In: Statistics and Probability
A story in the Wall Street Journal reveals that “Tall Workers Earn More Money”. Ron, the president of a company, wants to know whether the relationship between salary and height exists in his own company, and obtains the following data from the human resources department.
a. Calculate the correlation between salary and height, and describe the relationship between these two variables.
b. How much of the variability in salary can be accounted for by height?
c.

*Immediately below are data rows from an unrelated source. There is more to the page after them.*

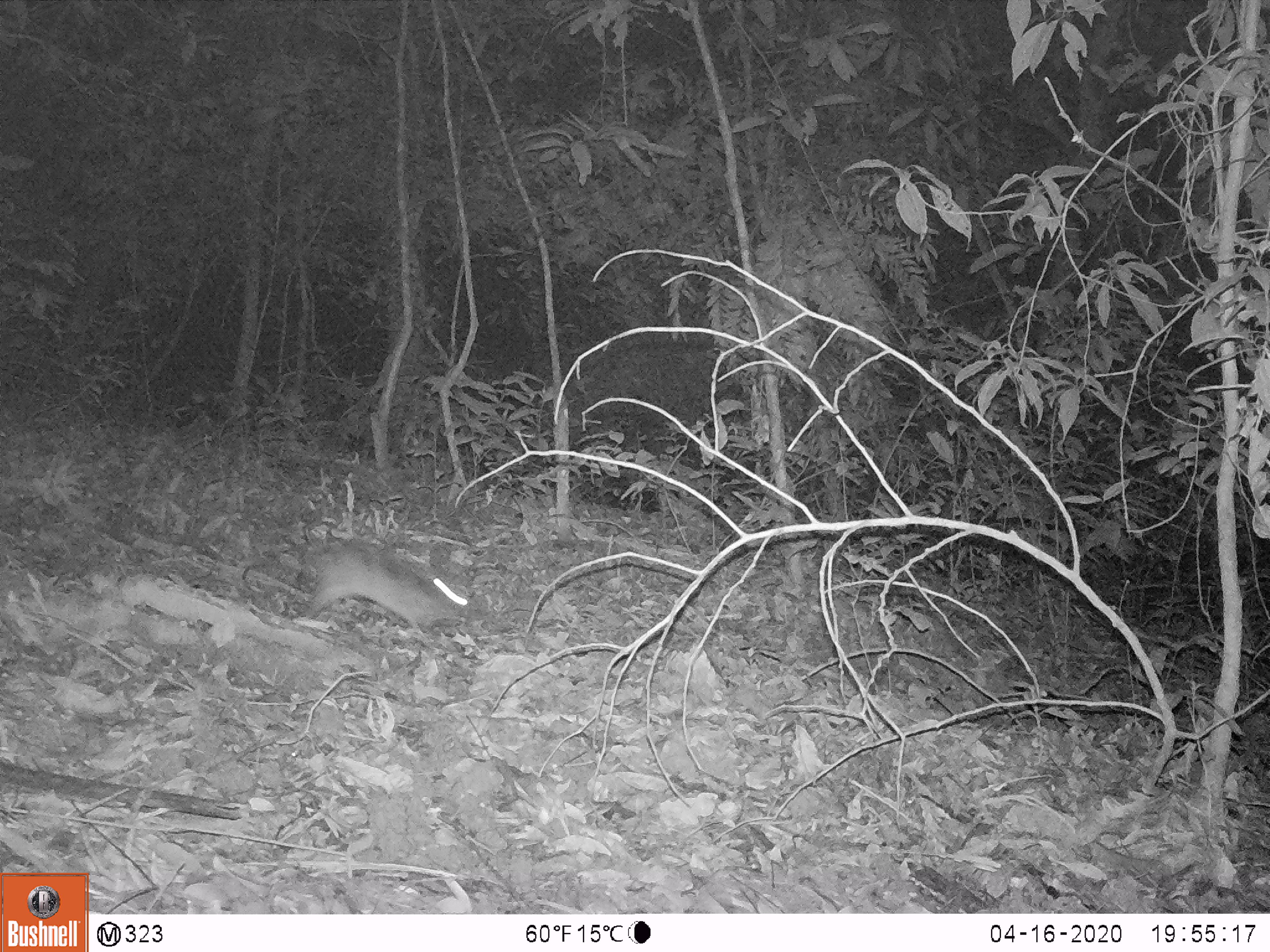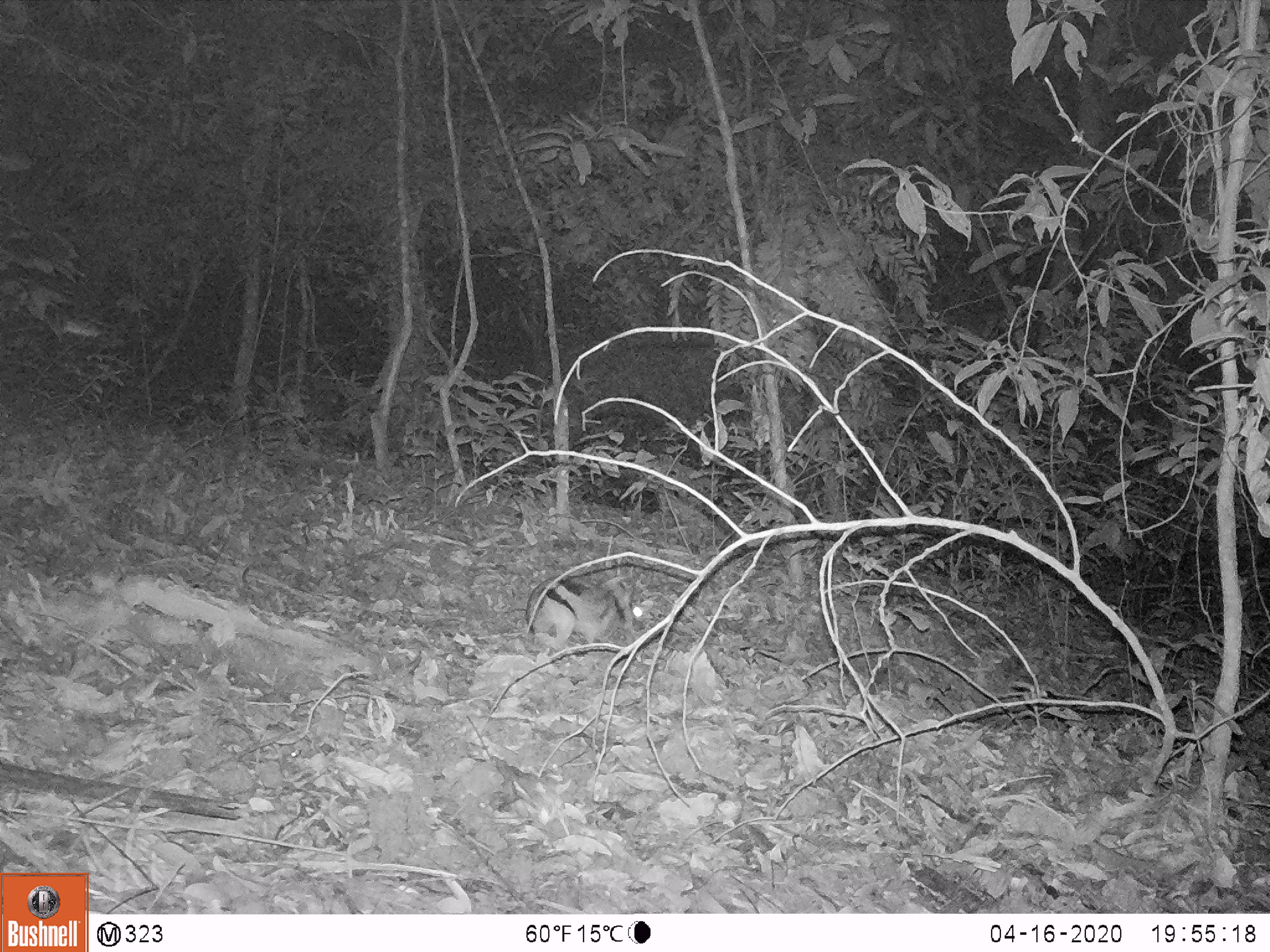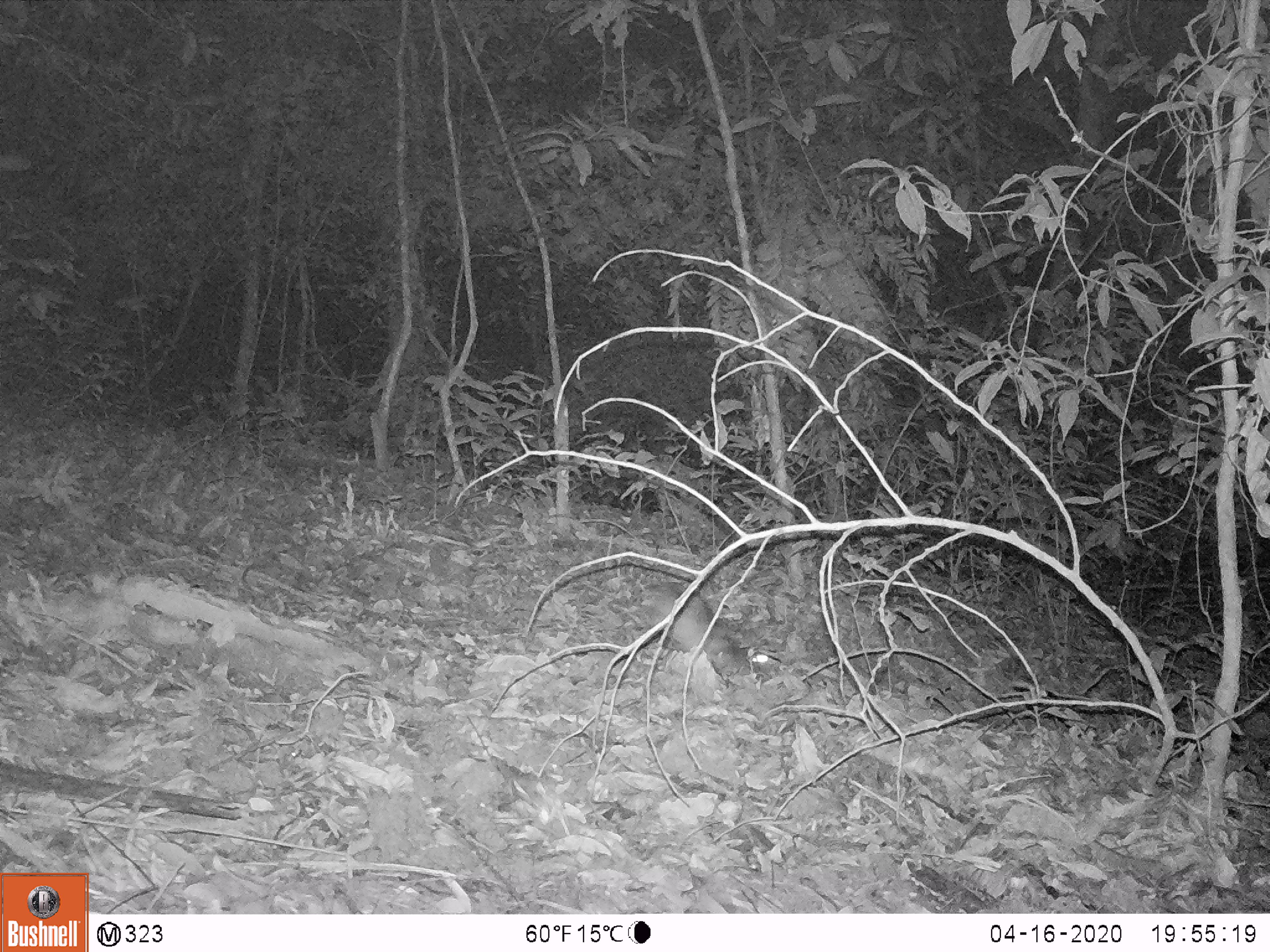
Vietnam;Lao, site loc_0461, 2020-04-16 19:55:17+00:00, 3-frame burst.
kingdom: Animalia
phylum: Chordata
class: Mammalia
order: Lagomorpha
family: Leporidae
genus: Nesolagus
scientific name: Nesolagus timminsi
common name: annamite striped rabbit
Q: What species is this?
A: Annamite striped rabbit (Nesolagus timminsi).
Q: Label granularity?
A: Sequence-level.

Is there a significant correlation between salary and height?
Employee |
Salary (X) (in $1000s of dollars) |
Height (Y) (in inches) |
Max |
45 |
72 |
Jacob |
38 |
70 |
Jesse |
39 |
74 |
Jennifer |
33 |
60 |
Jeremy |
40 |
63 |
Brian |
36 |
68 |
Barbara |
42 |
67 |
Benny |
35 |
64 |
Rhonda |
47 |
77 |
Kelly |
45 |
69 |
Miriam |
37 |
67 |
Gloria |
34 |
66 |
Shirley |
42 |
70 |
Eden |
46 |
73 |
a) type all data in Excel and
Data -> data analysis-> correlation -> choose both x and y simulatenously. -> ok
We get correlation coefficient as r= 0.7247
Here the correlation is positive and we can see a correlation between salary and height even though it is not strong( because it is not close to one) , fairly a correlation.
Height and salary are correlated that means there exist a good linear relationship between them.
b)Data- data analysis- regression - choose x and y values -ok
We get the regression equation as
x= -10.6223+ .7372y ( because x is dependent variable and y is independent)
And coefficient of determination= R2= .5252
Ie almost 52.52% of variability in salary can be explained by the height variable. [ Because coefficient of correlation accounts for the percentage that the change in or variation in dependent variable is explained by the independent variable] so here almost 60 % variation in salary is explained by the independent variable height .
c) to test the significance of correlation ,
Test H0: rho =0
H1 : rho not equal to zero
Where rho is the population correlation.
Test Statistic is t= r√(n-2) / √(1-r2)
Which follows t with n-2 degrees of freedom.
On substituting values t = 3.6434
t value corresponding to n-2 degrees of freedom = +_ 2.179
P value = 0.003367
So at 5% level we reject null hypothesis. Since p value is less than alpha =0.05
ie rho not equal to zero, means there is a significant correlation.